### Problem requirements
Below, locate the line that contains "TaylorMade Qi10 3". Repeat exactly from that line to the line that contains "Dedicated Micros KBS3", inclusive, leaving out the pictures.

** Materials provided follows **

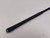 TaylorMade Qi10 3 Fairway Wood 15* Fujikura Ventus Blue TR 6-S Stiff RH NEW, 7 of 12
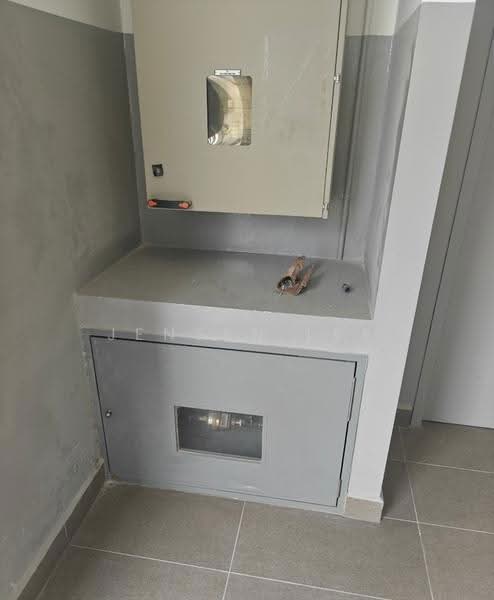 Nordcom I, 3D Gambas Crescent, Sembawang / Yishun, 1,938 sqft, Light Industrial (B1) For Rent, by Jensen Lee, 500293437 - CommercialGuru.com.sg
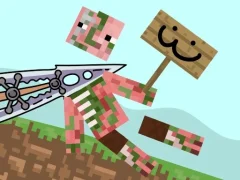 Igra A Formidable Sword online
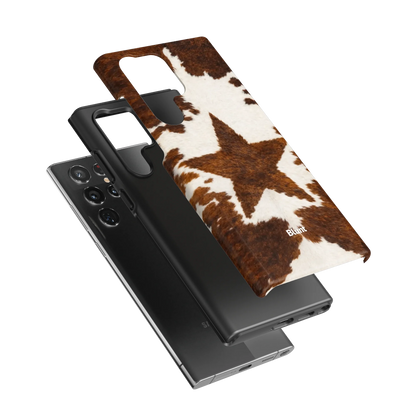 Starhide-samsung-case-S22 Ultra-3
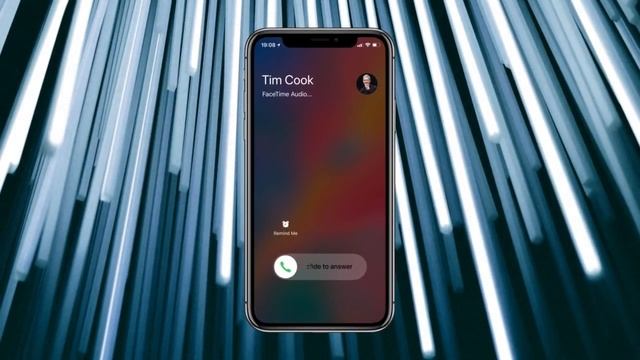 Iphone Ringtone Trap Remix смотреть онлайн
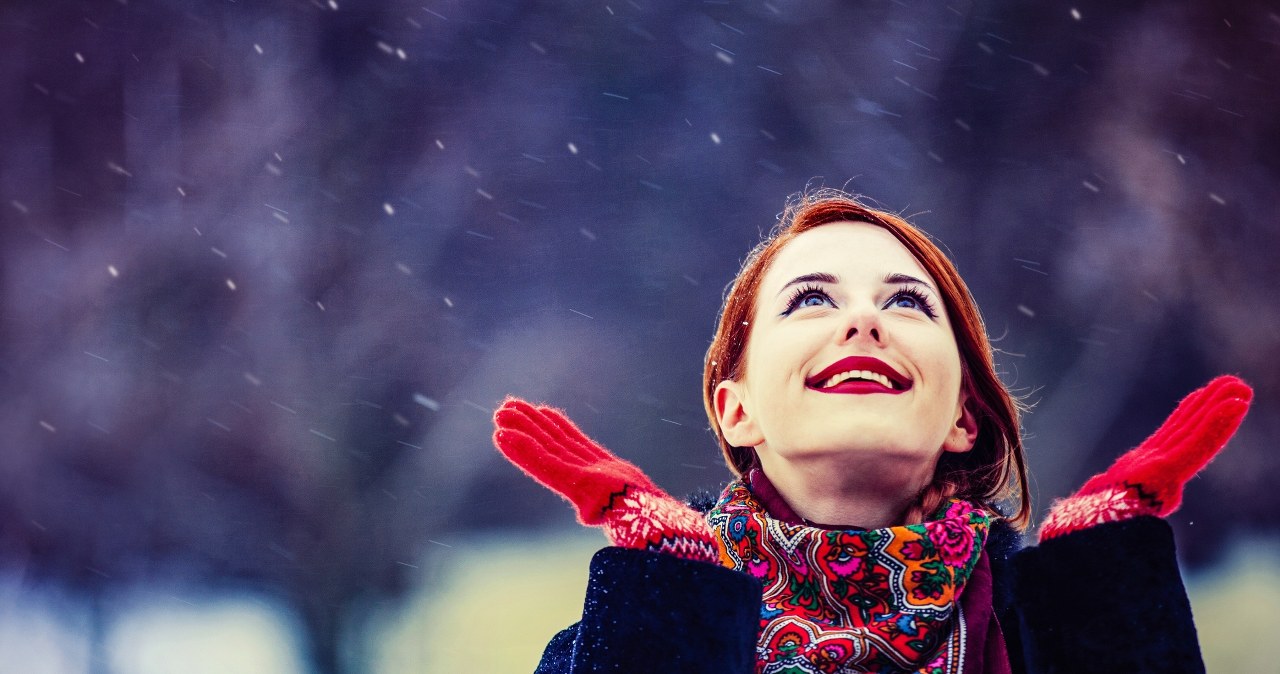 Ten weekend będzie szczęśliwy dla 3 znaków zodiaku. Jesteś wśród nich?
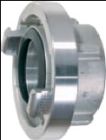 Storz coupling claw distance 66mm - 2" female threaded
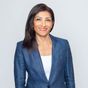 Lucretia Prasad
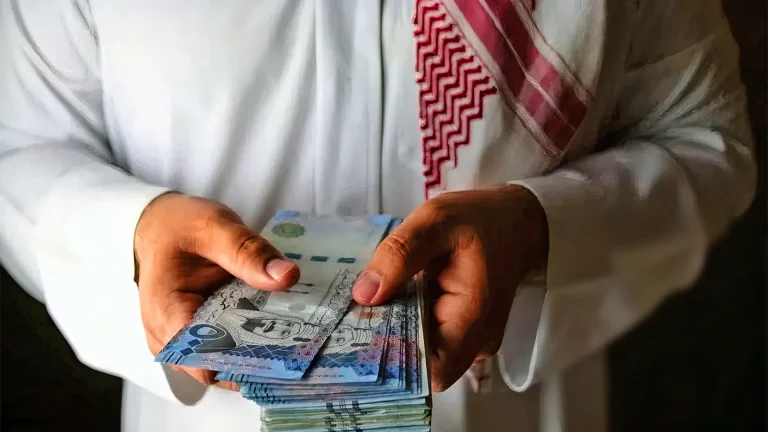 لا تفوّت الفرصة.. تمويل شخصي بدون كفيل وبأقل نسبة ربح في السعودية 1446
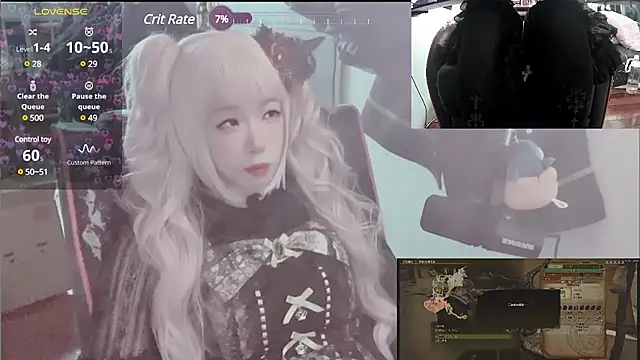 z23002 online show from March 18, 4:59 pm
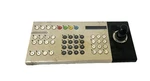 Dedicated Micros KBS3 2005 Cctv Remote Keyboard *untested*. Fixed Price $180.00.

** End of Materials provided **
** Materials provided follows **

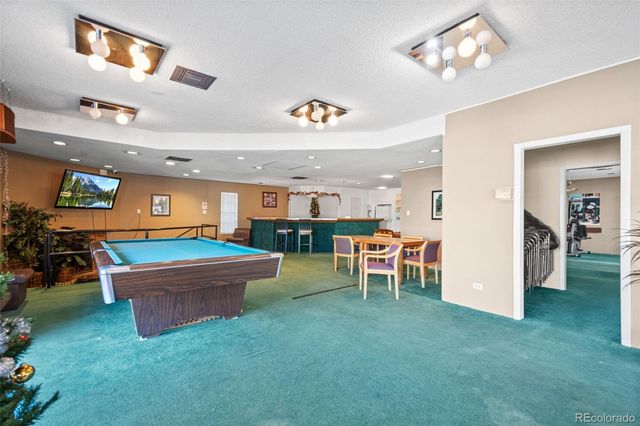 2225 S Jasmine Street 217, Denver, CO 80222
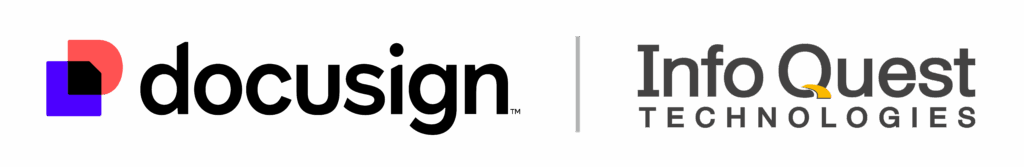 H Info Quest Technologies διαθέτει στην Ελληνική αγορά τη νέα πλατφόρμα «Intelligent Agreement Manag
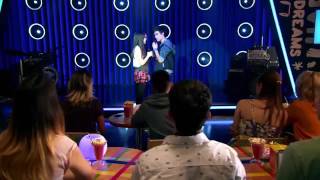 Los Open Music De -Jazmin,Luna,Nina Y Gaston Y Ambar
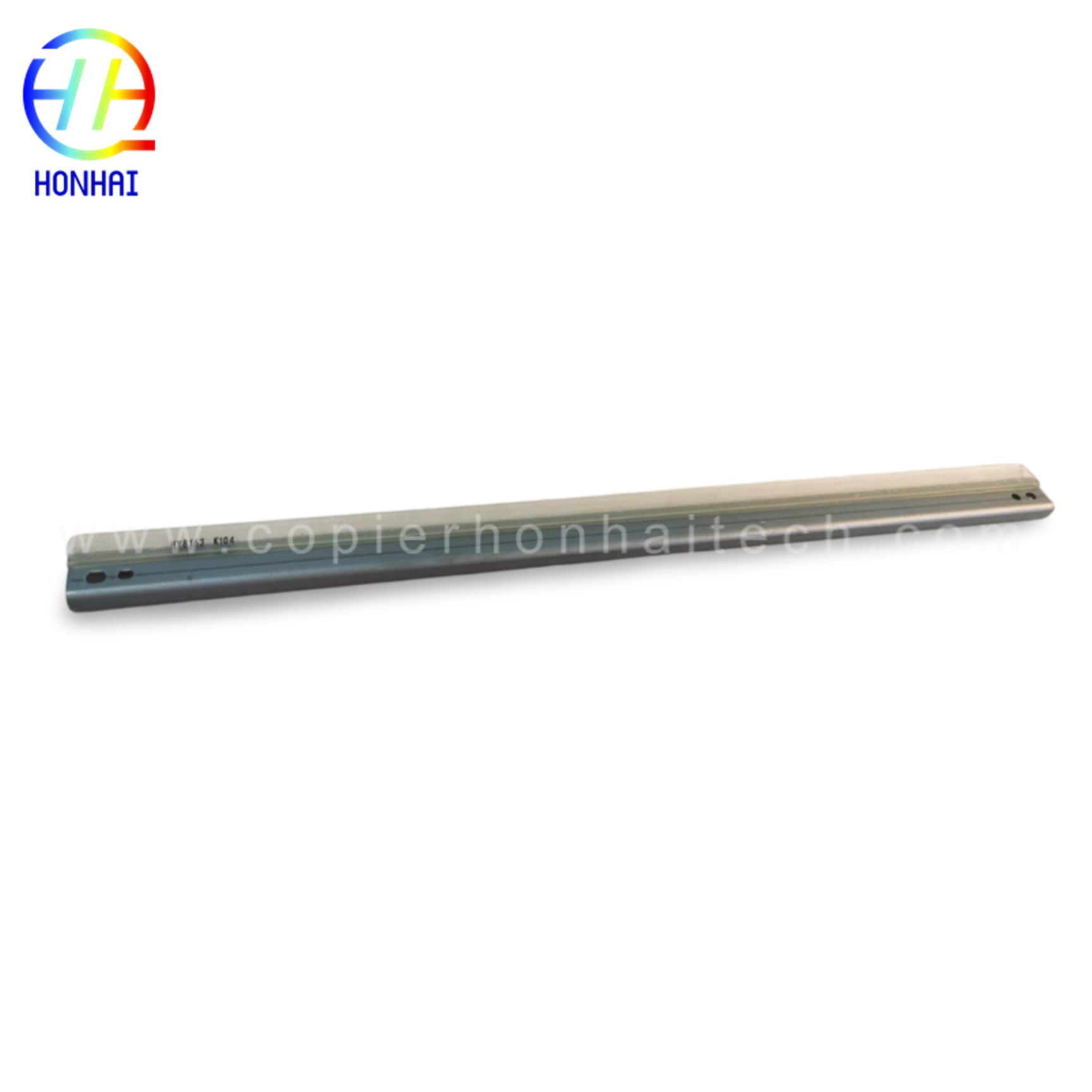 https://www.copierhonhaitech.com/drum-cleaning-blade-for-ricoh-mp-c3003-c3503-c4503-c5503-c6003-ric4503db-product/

** End of Materials provided **
** Materials provided follows **

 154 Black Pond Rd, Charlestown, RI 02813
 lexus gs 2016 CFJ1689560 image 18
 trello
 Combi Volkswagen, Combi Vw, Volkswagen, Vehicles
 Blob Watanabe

** End of Materials provided **

### Response for this exercise
 TaylorMade Qi10 3 Fairway Wood 15* Fujikura Ventus Blue TR 6-S Stiff RH NEW, 7 of 12
 Nordcom I, 3D Gambas Crescent, Sembawang / Yishun, 1,938 sqft, Light Industrial (B1) For Rent, by Jensen Lee, 500293437 - CommercialGuru.com.sg
 Igra A Formidable Sword online
 Starhide-samsung-case-S22 Ultra-3
 Iphone Ringtone Trap Remix смотреть онлайн
 Ten weekend będzie szczęśliwy dla 3 znaków zodiaku. Jesteś wśród nich?
 Storz coupling claw distance 66mm - 2" female threaded
 Lucretia Prasad
 لا تفوّت الفرصة.. تمويل شخصي بدون كفيل وبأقل نسبة ربح في السعودية 1446
 z23002 online show from March 18, 4:59 pm
 Dedicated Micros KBS3 2005 Cctv Remote Keyboard *untested*. Fixed Price $180.00.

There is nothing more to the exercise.